I thought is was about this: https://bellard.org/otcc/otcc.c (a tiny, obfuscated C compiler, winner of the 2001 IOCCC). It has led to TinyCC (https://bellard.org/tcc/), not as tiny, but also more complete, not obfuscated and actually useful.
It turns out the compiler in the article is the opposite of that. It it a simple toy transpiler and the code is very clear and mostly made of comments. The former is a feat of optimization, the latter is a tutorial.
Some compilers tokenize while parsing, but for a different reason: it's faster and uses less memory to generate the AST (and sometimes even do analyses) while you're reading the input than to allocate and store a giant list of tokens and then parse that.

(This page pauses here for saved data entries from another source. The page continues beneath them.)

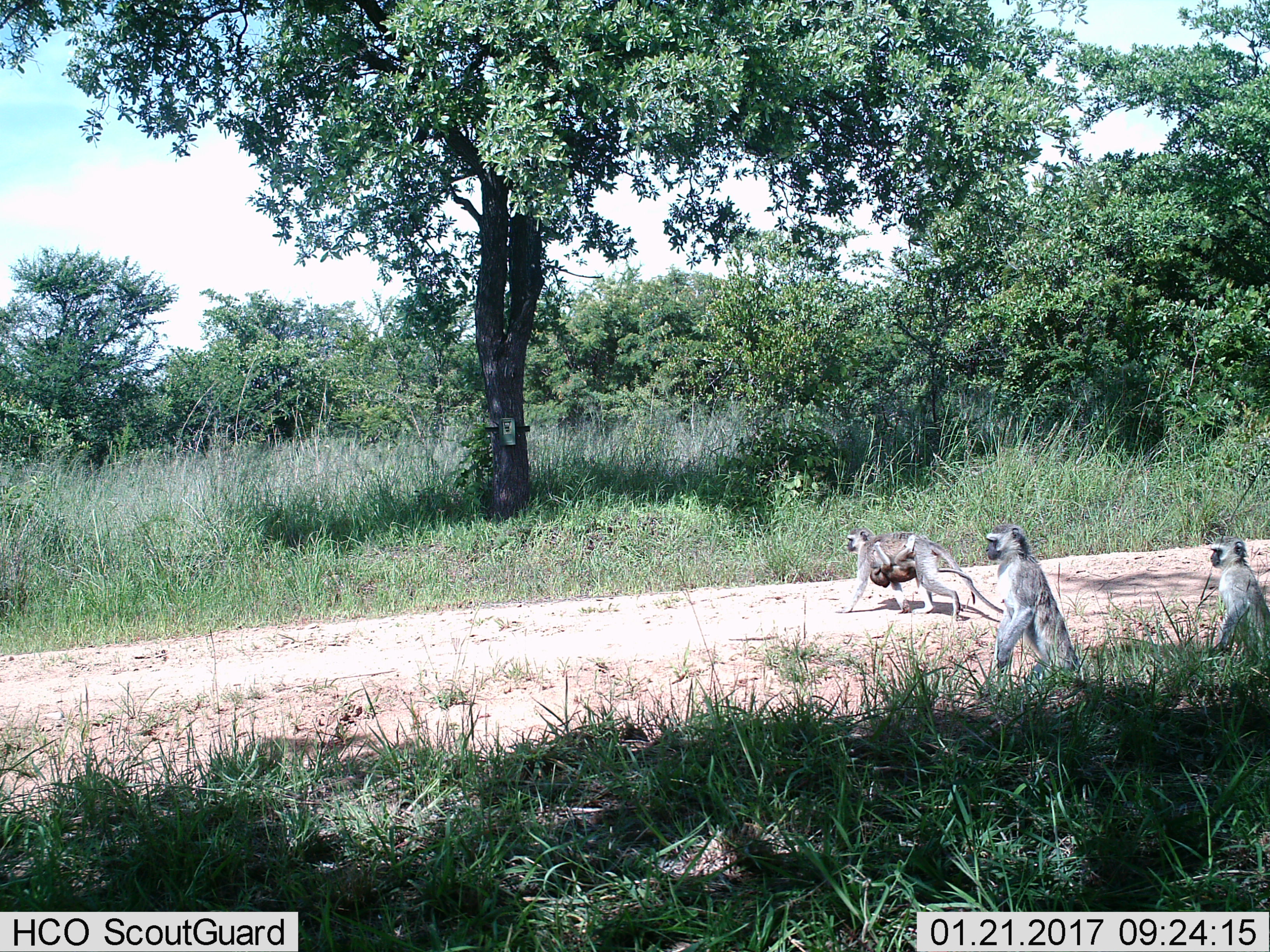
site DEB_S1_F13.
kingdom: Animalia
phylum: Chordata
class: Mammalia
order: Primates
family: Cercopithecidae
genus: Chlorocebus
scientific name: Chlorocebus pygerythrus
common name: vervet monkey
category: monkeyvervet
Monkeyvervet (vervet monkey) (Chlorocebus pygerythrus), count 4. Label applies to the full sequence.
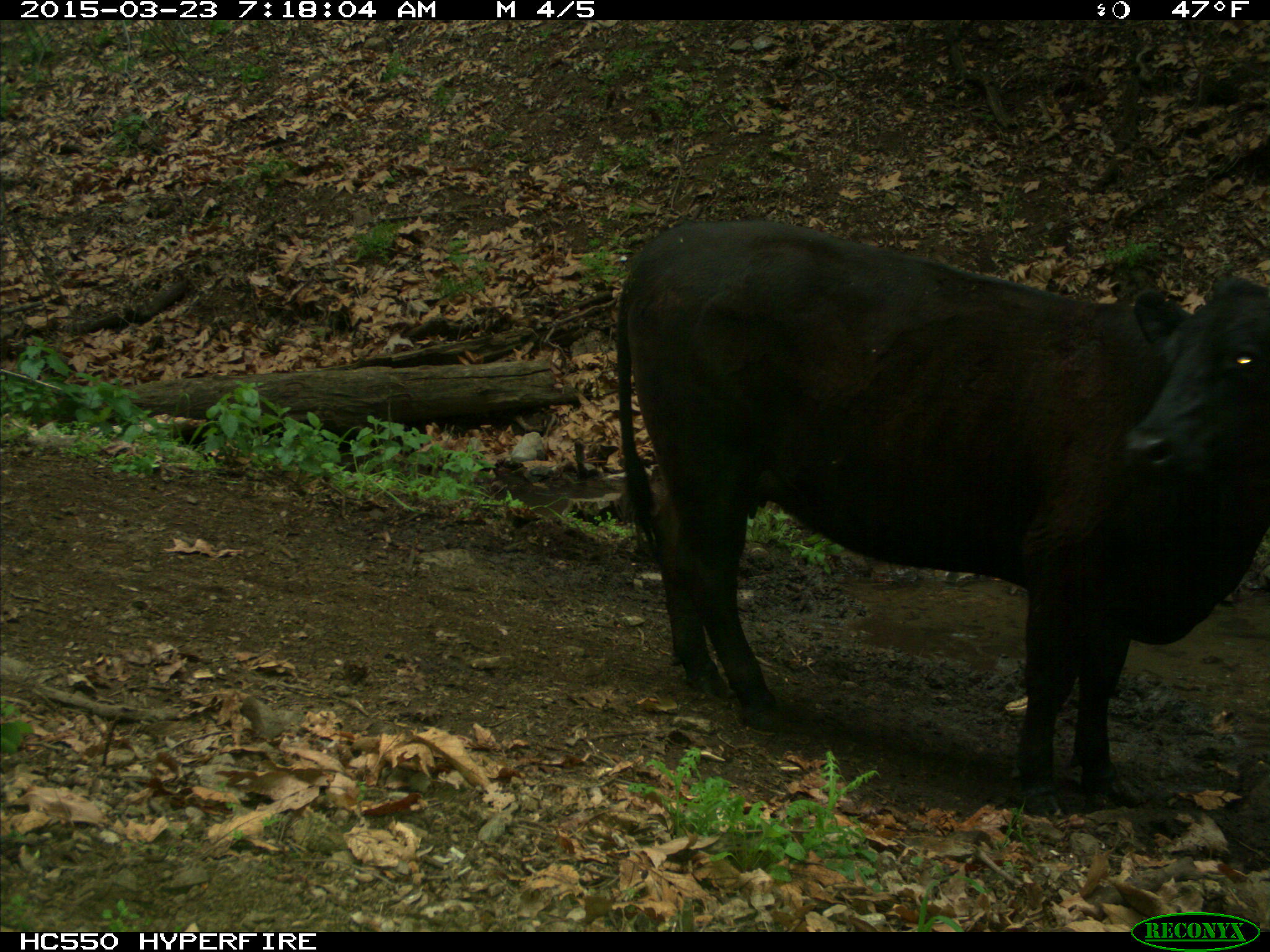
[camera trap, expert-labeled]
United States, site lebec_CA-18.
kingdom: Animalia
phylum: Chordata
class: Mammalia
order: Artiodactyla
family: Bovidae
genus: Bos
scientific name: Bos taurus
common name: domestic cow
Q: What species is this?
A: Bos taurus (domestic cow).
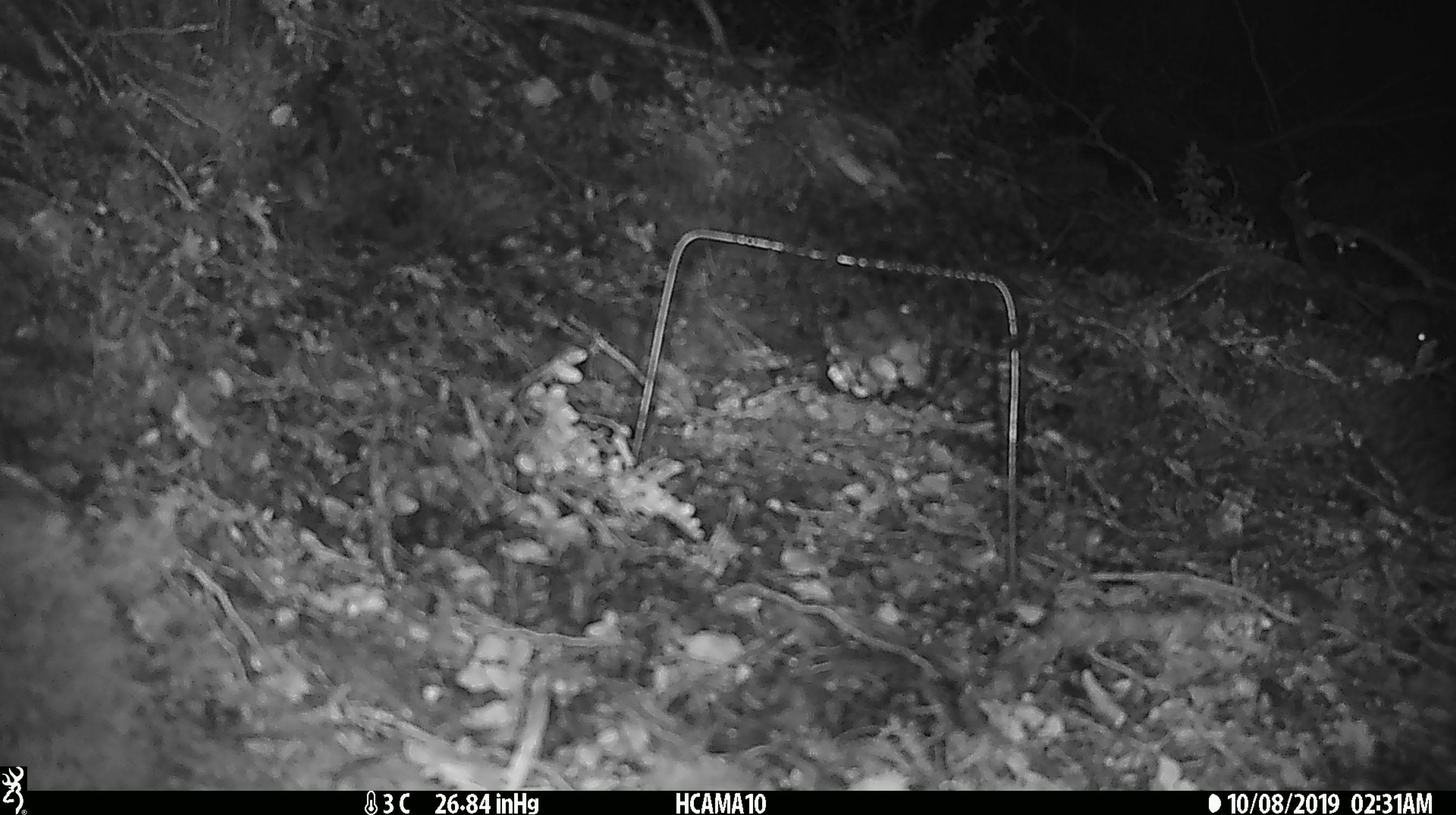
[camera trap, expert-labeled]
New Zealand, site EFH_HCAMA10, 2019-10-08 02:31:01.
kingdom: Animalia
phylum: Chordata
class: Mammalia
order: Rodentia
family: Muridae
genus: Mus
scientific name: Mus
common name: mouse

Most compilers try not to fail when they encounter a syntax error, they try to "recover" and parse the remaining document, usually starting from the next valid statement or declaration. This lets them report more syntax errors and moreover, is very important for good IDE support (if you've ever used an IDE/language combo where you only get completion after you've written the code, you know why). Although if the syntax error messes up tokenization (e.g. missing quote or end comment) it usually screws up the rest of the document anyways.
> Some compilers tokenize while parsing, but for a different reason: it's faster and uses less memory
Rather legit reasons.. The one I'm writing does this. It seems akin to natural language processing. You'd interrupt a speaker early if you can't make sense of his uttering.
> Most compilers try not to fail when they encounter a syntax error, they try to "recover" and parse the remaining document
This seems ardous for you'd maybe have to keep parallel explanations of what you read ?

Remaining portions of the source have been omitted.